--- DATA FOR PROCESSING Enclosed Below ---

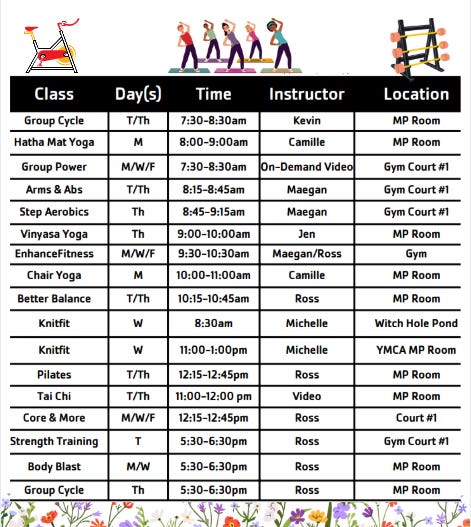 | Class | Day(s) | Time | Instructor | Location |
|---|---|---|---|---|
| Group Cycle | T/Th | 7:30-8:30am | Kevin | MP Room |
| Hatha Mat Yoga | M | 8:00-9:00am | Camille | MP Room |
| Group Power | M/W/F | 7:30-8:30am | On-Demand Video | Gym Court #1 |
| Arms & Abs | T/Th | 8:15-8:45am | Maegan | Gym Court #1 |
| Step Aerobics | Th | 8:45-9:15am | Maegan | Gym Court #1 |
| Vinyasa Yoga | Th | 9:00-10:00am | Jen | MP Room |
| EnhanceFitness | M/W/F | 9:30-10:30am | Maegan/Ross | Gym |
| Chair Yoga | M | 10:00-11:00am | Camille | MP Room |
| Better Balance | T/Th | 10:15-10:45am | Ross | MP Room |
| Knitfit | W | 8:30am | Michelle | Witch Hole Pond |
| Knitfit | W | 11:00-1:00pm | Michelle | YMCA MP Room |
| Pilates | T/Th | 12:15-12:45pm | Ross | MP Room |
| Tai Chi | T/Th | 11:00-12:00 pm | Video | MP Room |
| Core & More | M/W/F | 12:15-12:45pm | Ross | Court #1 |
| Strength Training | T | 5:30-6:30pm | Ross | Gym Court #1 |
| Body Blast | M/W | 5:30-6:30pm | Ross | MP Room |
| Group Cycle | Th | 5:30-6:30pm | Ross | MP Room |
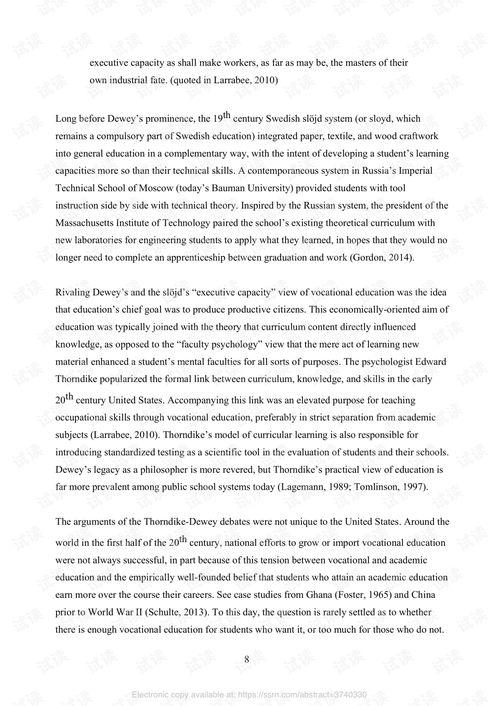 executive capacity as shall make workers, as far as may be, the masters of their own industrial fate. (quoted in Larrabee, 2010)

Long before Dewey's prominence, the 19th century Swedish slöjd system (or sloyd, which remains a compulsory part of Swedish education) integrated paper, textile, and wood craftwork into general education in a complementary way, with the intent of developing a student's learning capacities more so than their technical skills. A contemporaneous system in Russia's Imperial Technical School of Moscow (today's Bauman University) provided students with tool instruction side by side with technical theory. Inspired by the Russian system, the president of the Massachusetts Institute of Technology paired the school's existing theoretical curriculum with new laboratories for engineering students to apply what they learned, in hopes that they would no longer need to complete an apprenticeship between graduation and work (Gordon, 2014).

Rivaling Dewey's and the slöjd's "executive capacity" view of vocational education was the idea that education's chief goal was to produce productive citizens. This economically-oriented aim of education was typically joined with the theory that curriculum content directly influenced knowledge, as opposed to the "faculty psychology" view that the mere act of learning new material enhanced a student's mental faculties for all sorts of purposes. The psychologist Edward Thorndike popularized the formal link between curriculum, knowledge, and skills in the early 20th century United States. Accompanying this link was an elevated purpose for teaching occupational skills through vocational education, preferably in strict separation from academic subjects (Larrabee, 2010). Thorndike's model of curricular learning is also responsible for introducing standardized testing as a scientific tool in the evaluation of students and their schools. Dewey's legacy as a philosopher is more revered, but Thorndike's practical view of education is far more prevalent among public school systems today (Lagemann, 1989; Tomlinson, 1997).

The arguments of the Thorndike-Dewey debates were not unique to the United States. Around the world in the first half of the 20th century, national efforts to grow or import vocational education were not always successful, in part because of this tension between vocational and academic education and the empirically well-founded belief that students who attain an academic education earn more over the course their careers. See case studies from Ghana (Foster, 1965) and China prior to World War II (Schulte, 2013). To this day, the question is rarely settled as to whether there is enough vocational education for students who want it, or too much for those who do not.

8

Electronic copy available at: https://ssrn.com/abstract=3740330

--- End of Enclosed DATA FOR PROCESSING ---

> _TASK STATEMENT_:
Out of the records above, set down only the lines from the one that contains "10:15-10:45am | Ross | MP Room |" through the one that contains "Long before Dewey's", unchanged and without the pictures.

> _WRITTEN ANSWER_:
| Better Balance | T/Th | 10:15-10:45am | Ross | MP Room |
| Knitfit | W | 8:30am | Michelle | Witch Hole Pond |
| Knitfit | W | 11:00-1:00pm | Michelle | YMCA MP Room |
| Pilates | T/Th | 12:15-12:45pm | Ross | MP Room |
| Tai Chi | T/Th | 11:00-12:00 pm | Video | MP Room |
| Core & More | M/W/F | 12:15-12:45pm | Ross | Court #1 |
| Strength Training | T | 5:30-6:30pm | Ross | Gym Court #1 |
| Body Blast | M/W | 5:30-6:30pm | Ross | MP Room |
| Group Cycle | Th | 5:30-6:30pm | Ross | MP Room |
 executive capacity as shall make workers, as far as may be, the masters of their own industrial fate. (quoted in Larrabee, 2010)

Long before Dewey's prominence, the 19th century Swedish slöjd system (or sloyd, which remains a compulsory part of Swedish education) integrated paper, textile, and wood craftwork into general education in a complementary way, with the intent of developing a student's learning capacities more so than their technical skills. A contemporaneous system in Russia's Imperial Technical School of Moscow (today's Bauman University) provided students with tool instruction side by side with technical theory. Inspired by the Russian system, the president of the Massachusetts Institute of Technology paired the school's existing theoretical curriculum with new laboratories for engineering students to apply what they learned, in hopes that they would no longer need to complete an apprenticeship between graduation and work (Gordon, 2014).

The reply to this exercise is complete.